Валерий Рогов - Нулевая долгота
— А кто мы для них? Богатые иностранцы, случайно забредшие в их бедную жизнь, — раздраженно пояснила она. — Эти женщины презирают меня за декольте, красивую сумочку с тысячью эшкудо. Большего они просто не представляют себе. Для них я распутница, транжирка, дьявольский соблазн. Чему ты улыбаешься? Они темные, запуганные существа, к тому же неграмотные. Фашисты очень заботились обо всем этом, — сердито закончила она. И добавила с сарказмом: — Не правда ли, легко управлять темной массой?
Марианна внимательно всматривалась в недобрые, окаменевшие лица женщин. Фролов догадался, что она, видимо, надеется увидеть ту, которая ее предала. Он понял, почему она должна была вернуться в эту деревню Радал. Отсюда начались все ее несчастья.
«А что, если она действительно ее встретит? — подумал Фролов. — Что она ей скажет? Что сделает? Нет! Как отомстит?! Но невероятно, чтобы она оставалась здесь! Она должна скрываться. Человек помнит зло, которое сотворил, и всегда ждет расплаты».
Он спросил:
— А если ты ее встретишь?
Она вздрогнула и остановилась.
— Ты читаешь мои мысли? — удивилась она. — Я не знаю, что я должна сделать. Но я должна отомстить. Никто другой. Только я. — Она поежилась. — Но во мне нет гнева, Саша. Мне страшно здесь.
Она крепко взяла его под руку. Ее била нервная дрожь. Он высвободил свою руку и обнял ее за плечи.
Над дверьми крайнего дома красной краской были нарисованы серп и молот.
— Смотри, и здесь изменения! — удивился он. — А ей от расплаты не уйти, — с убежденностью добавил он.
— Я знаю, Саша, — согласилась она. — Но я, именно я, должна ей — и именно ей! — отомстить.
— Только ей? — спросил Фролов, стараясь отвлечь ее от сосредоточенной думы о той, которая делала самое худшее в жизни — служила предательницей.
— Нет, не только ей. Еще Фернандо Мартинишу, — едва слышно ответила она. — Только им двоим.
Фролов подумал о том, как все же получаются люди, творящие зло. А что делать с ними, когда они разоблачены? Мстить? Но как? Провести их по тем же кругам ада? Держать в застенках? Или просто лишить их жизни?

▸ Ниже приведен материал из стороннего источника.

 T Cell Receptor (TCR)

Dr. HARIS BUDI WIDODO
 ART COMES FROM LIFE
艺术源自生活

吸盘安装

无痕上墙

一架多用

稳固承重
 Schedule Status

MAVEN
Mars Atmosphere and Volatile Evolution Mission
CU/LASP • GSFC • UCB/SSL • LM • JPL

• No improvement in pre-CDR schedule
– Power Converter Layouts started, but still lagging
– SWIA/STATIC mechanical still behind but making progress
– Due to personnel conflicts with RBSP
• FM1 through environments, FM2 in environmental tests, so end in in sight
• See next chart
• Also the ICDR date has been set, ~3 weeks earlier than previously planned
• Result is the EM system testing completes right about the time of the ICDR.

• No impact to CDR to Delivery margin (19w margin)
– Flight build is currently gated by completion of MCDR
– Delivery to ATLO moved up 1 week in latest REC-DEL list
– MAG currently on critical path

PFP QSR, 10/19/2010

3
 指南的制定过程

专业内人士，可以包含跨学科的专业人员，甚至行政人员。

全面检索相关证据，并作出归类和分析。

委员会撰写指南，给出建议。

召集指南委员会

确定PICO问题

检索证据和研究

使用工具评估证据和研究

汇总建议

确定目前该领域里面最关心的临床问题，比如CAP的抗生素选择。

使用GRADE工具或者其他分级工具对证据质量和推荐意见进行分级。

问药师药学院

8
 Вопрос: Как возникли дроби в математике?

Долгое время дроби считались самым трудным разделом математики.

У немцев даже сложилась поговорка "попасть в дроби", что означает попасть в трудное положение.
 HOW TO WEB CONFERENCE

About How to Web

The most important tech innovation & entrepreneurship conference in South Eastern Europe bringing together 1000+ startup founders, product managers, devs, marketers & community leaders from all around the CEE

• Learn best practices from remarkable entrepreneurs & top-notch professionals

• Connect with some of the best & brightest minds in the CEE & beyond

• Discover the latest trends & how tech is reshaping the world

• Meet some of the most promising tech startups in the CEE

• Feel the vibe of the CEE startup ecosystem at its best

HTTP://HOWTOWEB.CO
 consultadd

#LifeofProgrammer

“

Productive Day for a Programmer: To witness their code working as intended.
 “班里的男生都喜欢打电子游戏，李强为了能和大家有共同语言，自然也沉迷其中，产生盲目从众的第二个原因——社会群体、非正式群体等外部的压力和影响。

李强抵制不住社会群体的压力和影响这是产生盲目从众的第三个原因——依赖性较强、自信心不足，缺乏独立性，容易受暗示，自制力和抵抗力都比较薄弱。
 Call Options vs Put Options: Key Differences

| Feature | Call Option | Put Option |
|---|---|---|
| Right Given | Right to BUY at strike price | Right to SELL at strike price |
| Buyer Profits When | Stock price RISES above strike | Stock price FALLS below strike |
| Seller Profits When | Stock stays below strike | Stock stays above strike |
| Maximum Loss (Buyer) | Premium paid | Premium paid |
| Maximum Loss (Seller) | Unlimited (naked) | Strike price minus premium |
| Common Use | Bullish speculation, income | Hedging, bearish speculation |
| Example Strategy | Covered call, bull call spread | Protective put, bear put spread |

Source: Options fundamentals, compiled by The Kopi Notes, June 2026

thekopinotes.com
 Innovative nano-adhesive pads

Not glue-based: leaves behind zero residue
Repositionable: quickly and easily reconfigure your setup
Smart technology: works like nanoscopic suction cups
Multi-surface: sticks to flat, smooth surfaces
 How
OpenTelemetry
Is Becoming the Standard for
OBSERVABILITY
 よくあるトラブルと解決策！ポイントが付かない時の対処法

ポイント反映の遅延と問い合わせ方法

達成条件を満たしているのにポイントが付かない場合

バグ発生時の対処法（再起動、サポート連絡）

— Ты готова их убить, — не то утверждая, не то спрашивая, произнес он. В его голосе были испуг и удивление.
— Да, готова, — клятвенно ответила она.
Быстро темнело. На горе возле монумента дул пронизывающий холодный ветер. Лиссабон мерцал далекими огнями. Марианну била дрожь — и нервная, и от холода. Он предложил идти к машине. Она ничего не ответила. Они пошли назад. Под гору идти было легко. Уже наступила настоящая ночь. Появились звезды. В небе равнодушно висела полная луна. Они спотыкались на каменистой дороге.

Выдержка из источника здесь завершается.